» PROVIDED PASSAGE
______________________________

I think with the German-speaking market, there is/was a great divide. I haven't really had much contact for some years, but it seemed to me that there was the massive majority 'believe in Moz and Jon Mueller and make sure you have your privacy and Impressum pages up to date' and then there was a hardcore of serious spammers in the money-making niches. But you're right to a large extent, a lot of German-speaking 'SEO' is 'web designer SEO' done by people obsessed with Typo3 or whatever the trendy CMS is these days.

I'm trying to remember some SEO names, but there were definitely a few from around the Munich area. And, of course, you had the SEO Oktoberfest, which was well-known in certain circles...

As far as friends and family, nobody will ever understand what it is that you are doing. And never, never, never get involved with starting up a site in combination with one of them. They will never have the skills, the interest and the Durchhaltungsvermögen that you already possess.

______________________________

» PROVIDED DATA
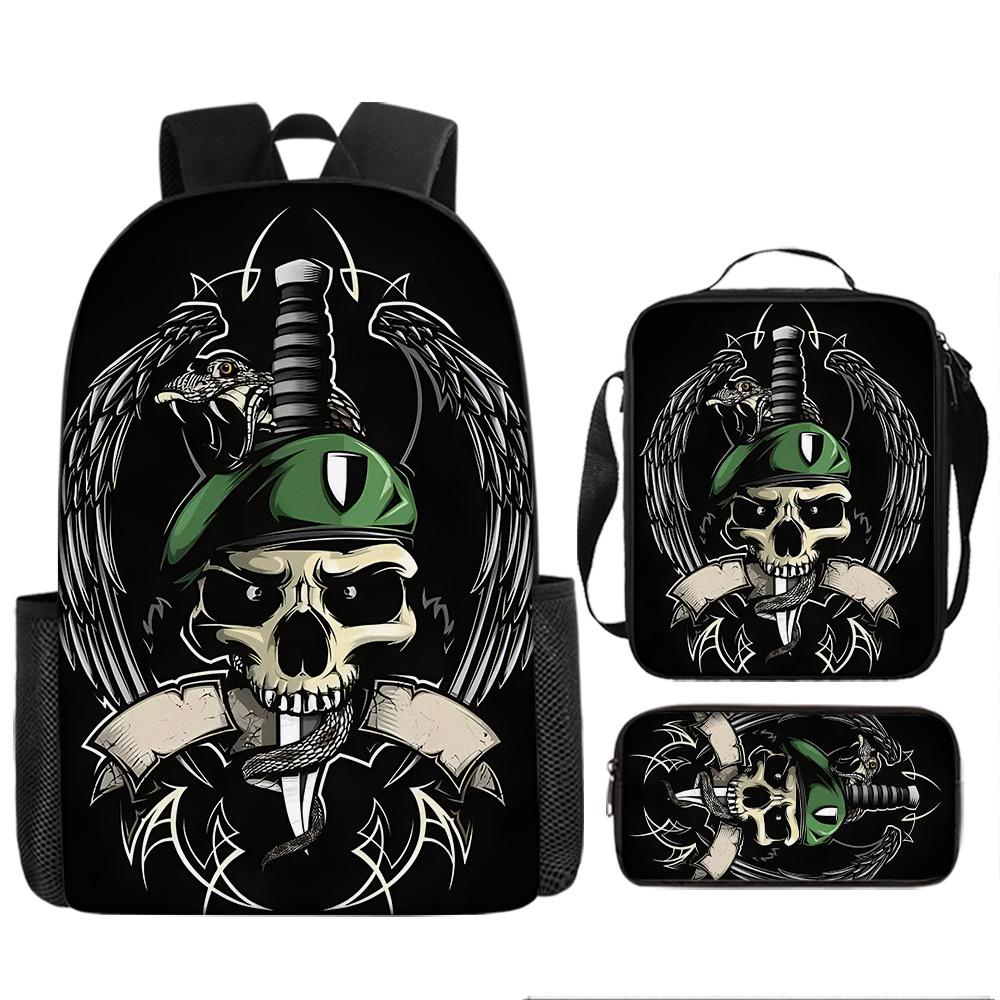 Skull Schoolbag for Primary School Students, Kindergarten New Schoolbag for Boys and Girls, Grades 2345 and 6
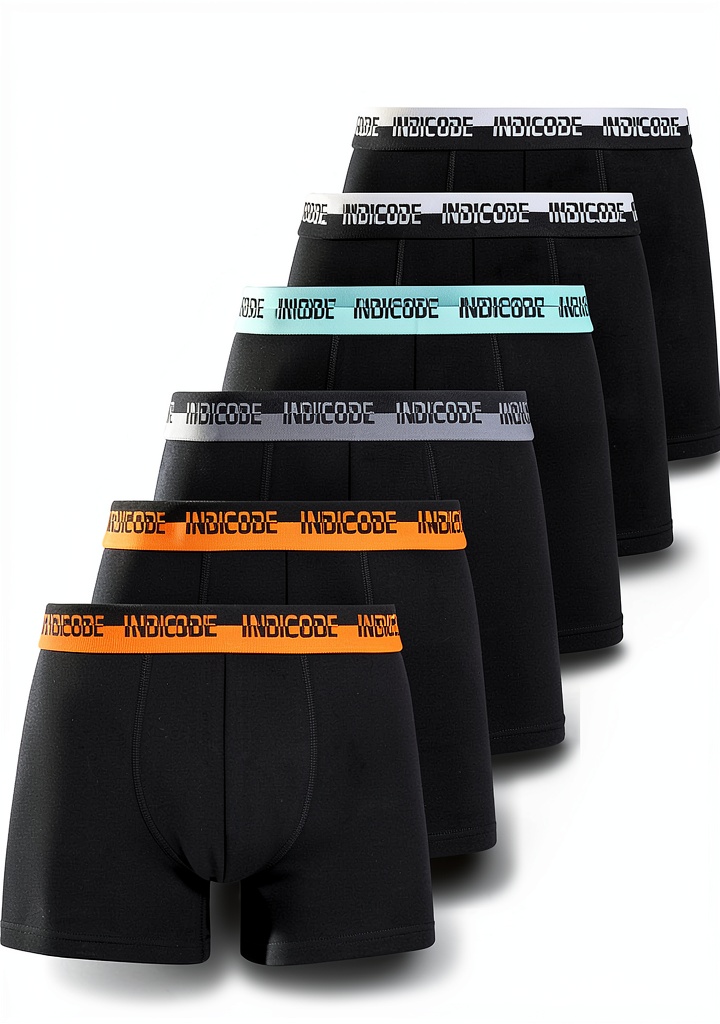Pack de 7 boxers Indicode Hommes dépliés montrant les couleurs assorties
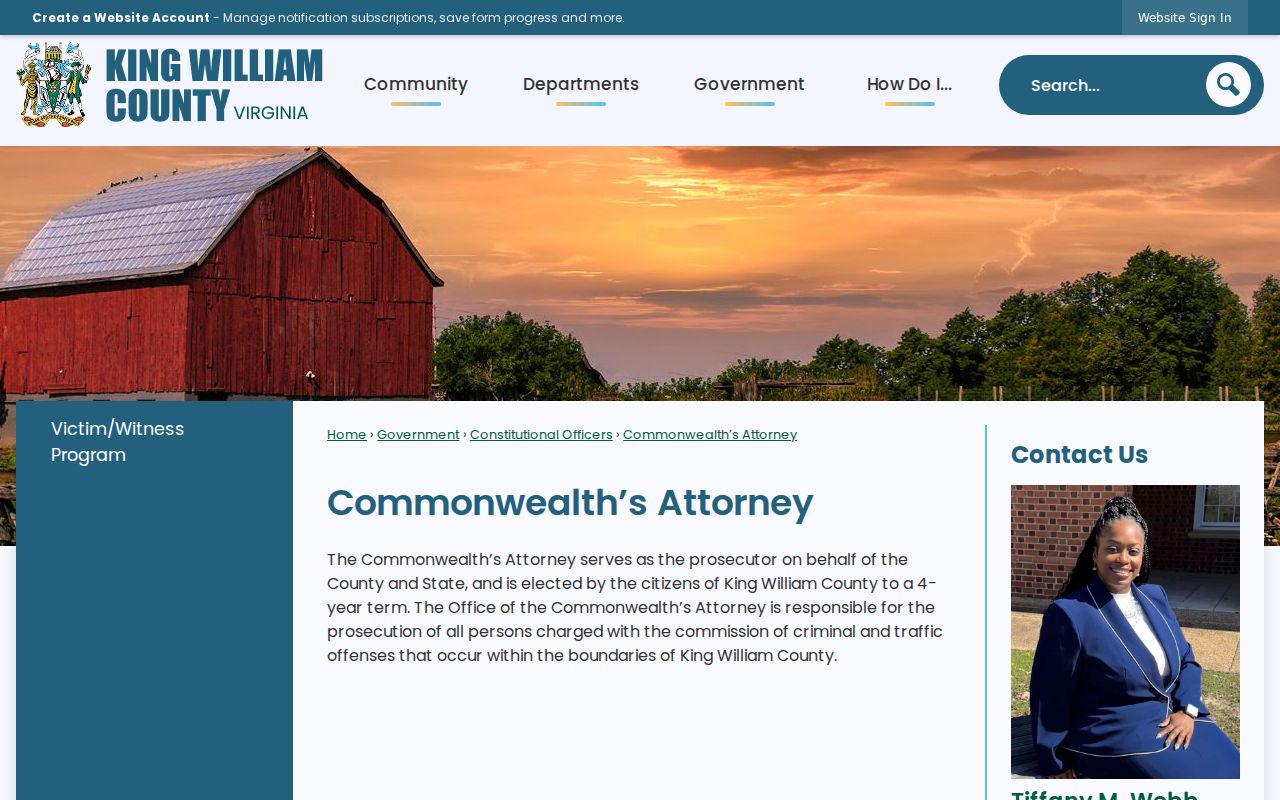 King William County criminal court cases and Commonwealth's Attorney office
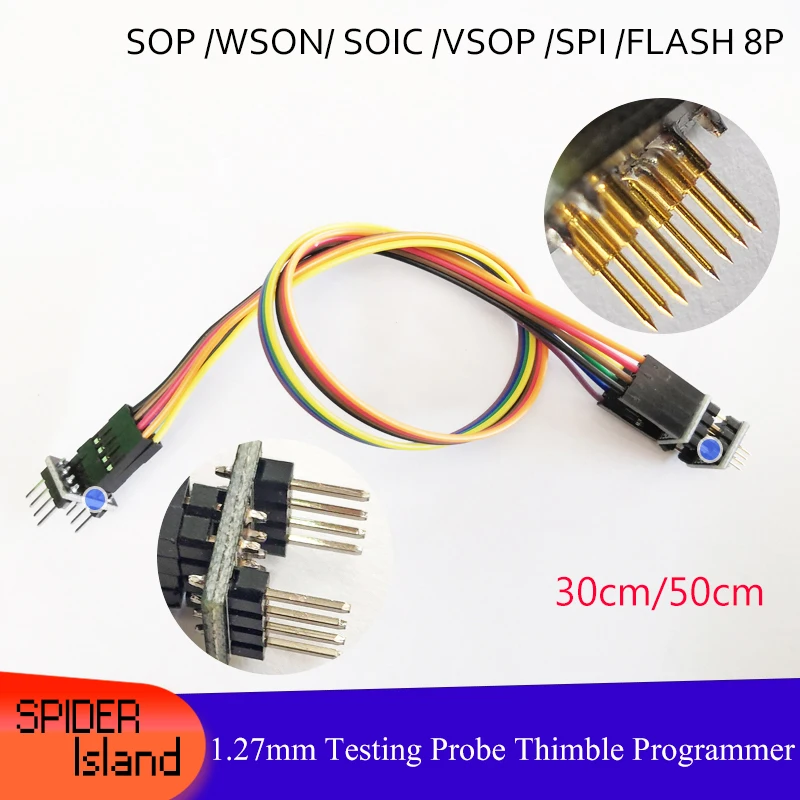 

30cm / 50cm Burn Programming Tool Fixture Testing Probe Thimble Needle 1.27mm jtag Chip SOP WSON SOIC VSOP SPI FLASH 8P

______________________________

» DIRECTIONS
Rewrite the part of the comment on German-speaking SEO that begins at "I think with" and stops after "is these days.", putting "WordPress" in place of "Typo3".

» RESULT OF THIS TASK
I think with the German-speaking market, there is/was a great divide. I haven't really had much contact for some years, but it seemed to me that there was the massive majority 'believe in Moz and Jon Mueller and make sure you have your privacy and Impressum pages up to date' and then there was a hardcore of serious spammers in the money-making niches. But you're right to a large extent, a lot of German-speaking 'SEO' is 'web designer SEO' done by people obsessed with WordPress or whatever the trendy CMS is these days.